::: QUOTED PASSAGE
# 🧠 Traditional Text Representations in NLP
In this lesson, we explore how raw text can be represented numerically using traditional methods:
- Bag of Words (BoW)
- Term Frequency-Inverse Document Frequency (TF-IDF)

These representations are foundational for many NLP tasks like classification, clustering, and information retrieval.




# Import necessary libraries
import matplotlib.pyplot as plt
import seaborn as sns
from sklearn.feature_extraction.text import CountVectorizer, TfidfVectorizer
import os

# --------------------------------------
# 1. Define the Corpus (Example Sentences)
# --------------------------------------
corpus = [
    "I like the future of AI",
    "I'm learning the AI"
]

# --------------------------------------
# 2. Initialize Vectorizers
# --------------------------------------

# CountVectorizer for Bag of Words representation
bow_vectorizer = CountVectorizer()
::::::
_WHAT THE TASK ASKS_
Copy the stretch of the lesson on text representations above from "# Import necessary" through "Corpus (Example Sentences)".
::: EXCERPTED DATA
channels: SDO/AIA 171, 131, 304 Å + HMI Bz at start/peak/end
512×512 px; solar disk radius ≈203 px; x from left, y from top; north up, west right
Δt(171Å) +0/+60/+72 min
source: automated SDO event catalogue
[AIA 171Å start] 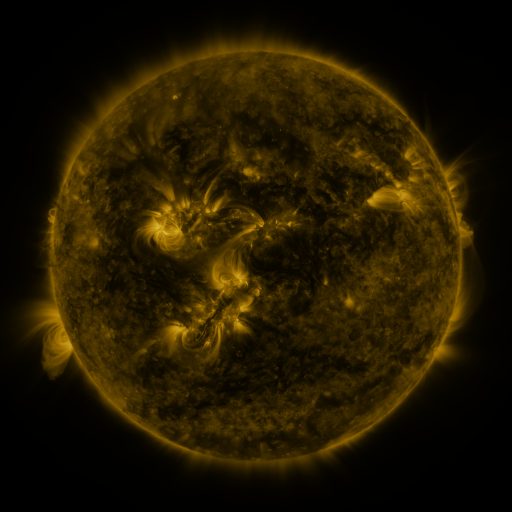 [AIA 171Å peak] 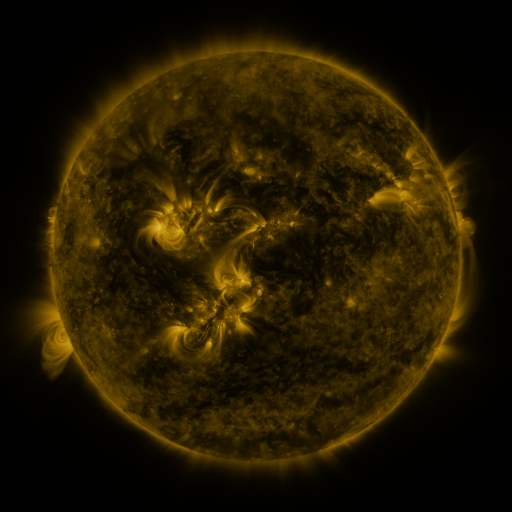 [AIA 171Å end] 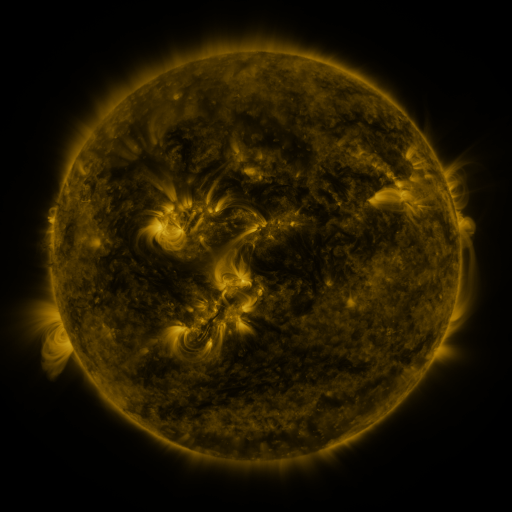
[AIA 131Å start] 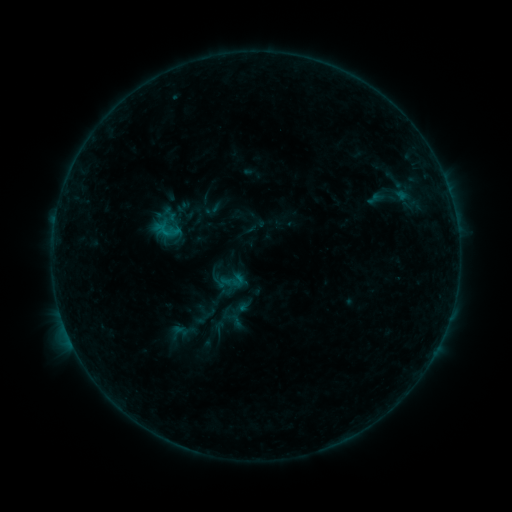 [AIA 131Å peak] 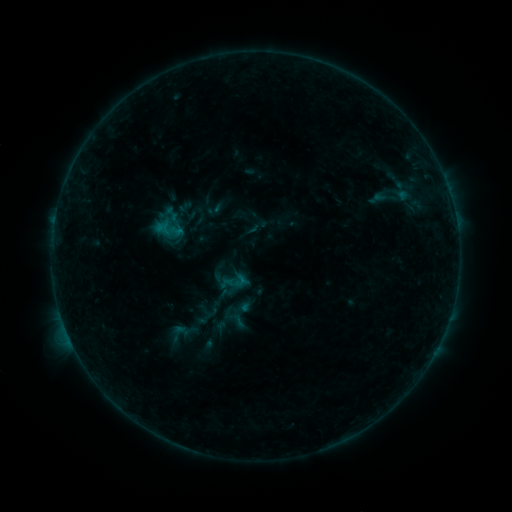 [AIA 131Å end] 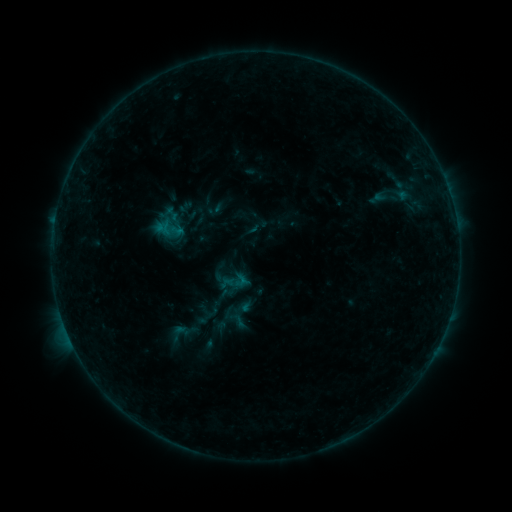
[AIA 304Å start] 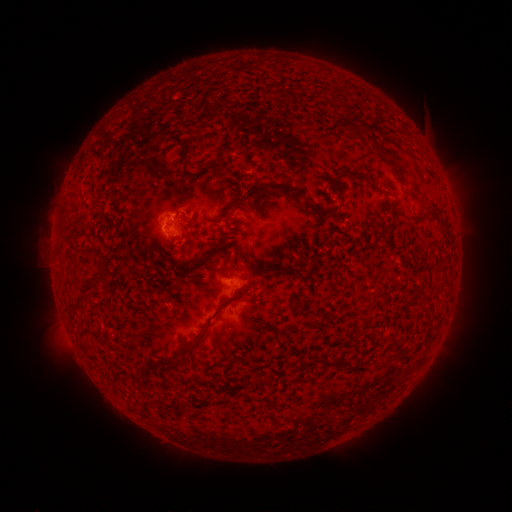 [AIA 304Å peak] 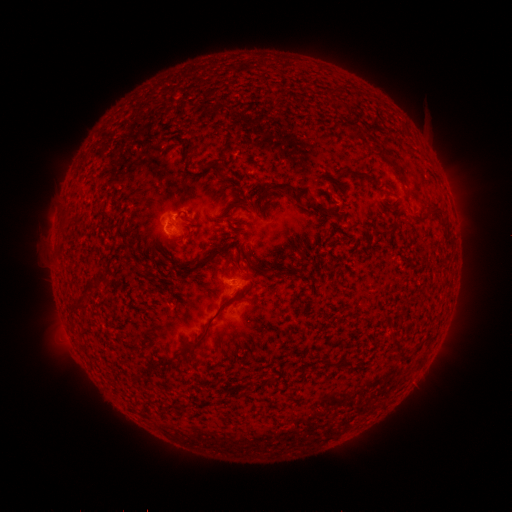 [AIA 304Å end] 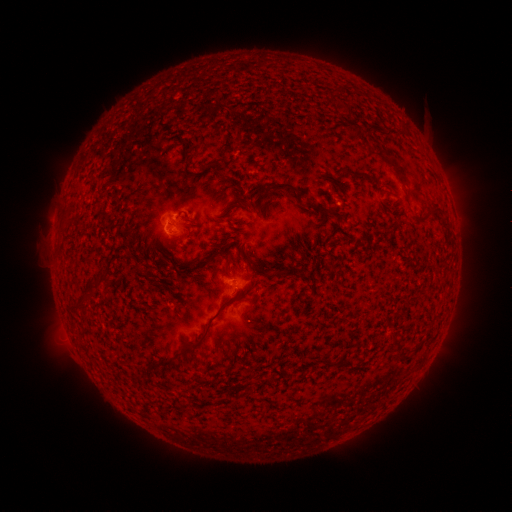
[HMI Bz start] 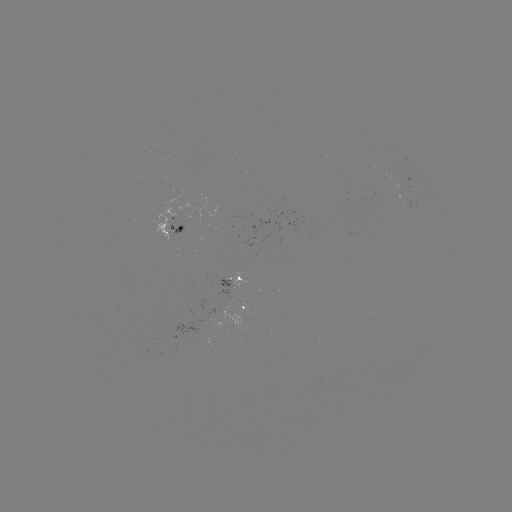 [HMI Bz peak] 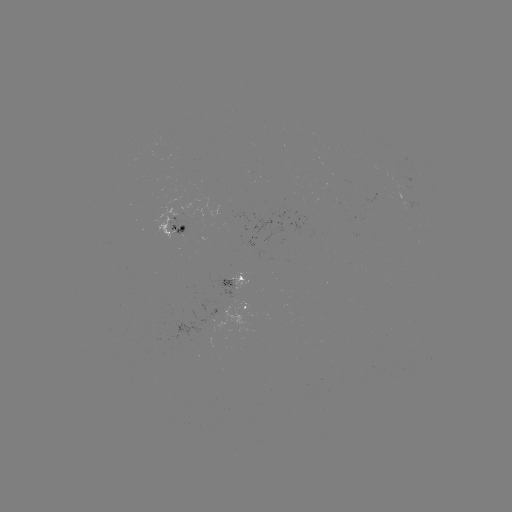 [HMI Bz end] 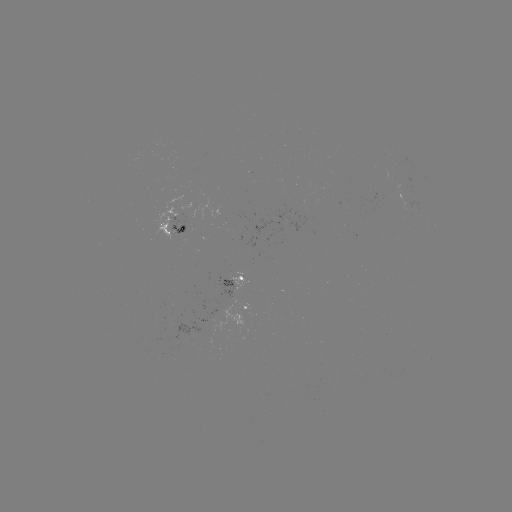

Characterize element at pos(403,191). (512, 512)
::::::
_PROBLEM SOLUTION_
# Import necessary libraries
import matplotlib.pyplot as plt
import seaborn as sns
from sklearn.feature_extraction.text import CountVectorizer, TfidfVectorizer
import os

# --------------------------------------
# 1. Define the Corpus (Example Sentences)